Wildan Catra Mulia ยท Kamis, 13 Februari 2020 - 16:28 WIB
Dinas Kebudayaan: Ondel-Ondel Dibuat Ngamen Bikin Sakit Hati Warga Betawi

Ilustrasi ondel-ondel betawi. (Foto: SINDOnews)

JAKARTA, iNews.id – Pemerintah Provinsi (Pemprov) DKI Jakarta bersama DPRD bakal merevisi Peraturan Daerah (Perda) Nomor 4 Tahun 2015 tentang Pelestarian Budaya Betawi. Tujuan revisi perda tersebut salah satunya untuk mengatur keberadaan ondel-ondel keliling yang kerap mengamen di jalanan Ibu Kota.

Kepala Dinas Kebudayaan DKI Jakarta, Iwan Hendri Wardana mengatakan, penggunaan ondel-ondel untuk mengamen telah mencoreng budaya Jakarta. Dia menyebut penertiban kegiatan jalanan semacam itu harus segera dilakukan, lantaran warga Betawi pasti sakit hati jika ikonnya disalahgunakan.

“Ondel-ondel itu jelas kalau dibuat untuk mengamen atau mengemis, itu menyakitkan hati, melukai orang yang memiliki etnis kebetawian, termasuk saya,” kata Hendri di Balai Kota DKI Jakarta, Kamis (13/2/2020).

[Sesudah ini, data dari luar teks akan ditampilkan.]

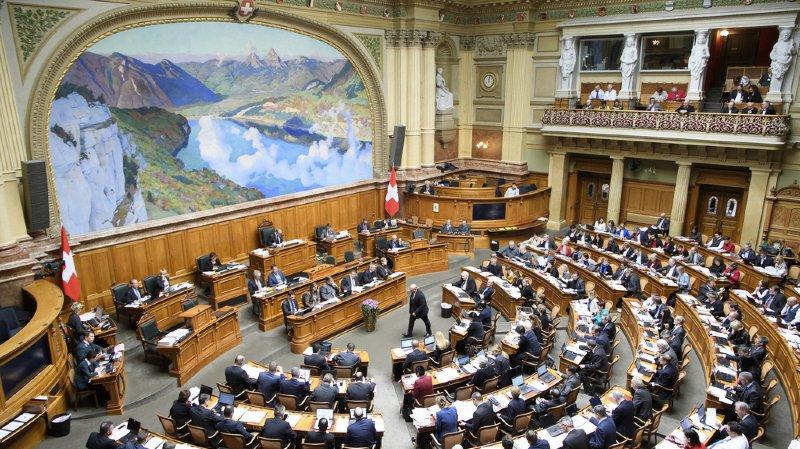 Suisse: pour une franchise ordinaire de l'assurance maladie à 400francs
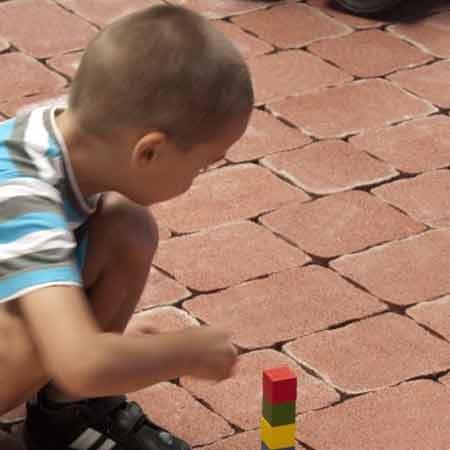 ABeton Nostalit térkő játszó kisfiú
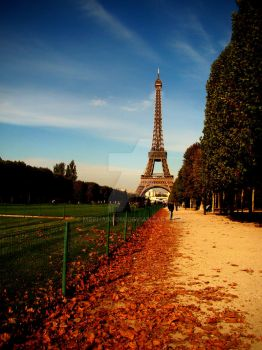 The Eiffel Tower by MrPhantom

Soal tindakan tegas seperti apa yang hendak diberlakukan dalam perda nanti, Iwan mengaku belum bisa memutuskan. Pasalnya, regulasi itu masih dalam penggodokan bersama jajaran SKPD lain seperti Satuan Polisi Pamong Praja (Satpol PP).

“Apakah pengamen ditindak? Itu akan dirapatkan dengan Satpol PP hari ini,” ucapnya.

Dengan melarang pengamen ondel-ondel, Pemprov DKI Jakarta lebih fokus pada pelestarian budaya ini dilakukan di sanggar seni dan budaya. Bahkan, nantinya ikon budaya Betawi itu digunakan untuk acara-acara besar seperti menyambut tamu dari mancanegara.

Dalam revisi perda itu, kata dia, akan diatur juga untuk masyarakat atau perajin ondel-ondel agar lebih leluasa melestarikan budaya tersebut. “Memberi fasilitas kepada masyarakat bahwa upaya melestarikan kebudayaan Betawi itu merupakan kewajiban pemerintah provinsi DKI Jakarta dalam hal ini Dinas Kebudayaan. Jadi, kami lebih mengintensifkan kegiatan yang bersifat memfasilitasi para seniman dan sanggar, bukan orang mengamen,”tuturnya.

Sekretaris Daerah (Sekda) DKI Jakarta, Saefullah mengatakan, setelah revisi perda itu diundangkan, pertunjukan ondel-ondel harus dikemas dalam bentuk yang lebih elegan. Bukan diarak ke jalan untuk mencari keuntungan oleh kelompok tertentu.

“Kehadirannya (ondel-ondel) harus elegan di tempat-tempat acara yang punya makna baik yang khidmat maupun acara kemasyarakatan saya rasa itu enggak masalah,” ucap Saefullah.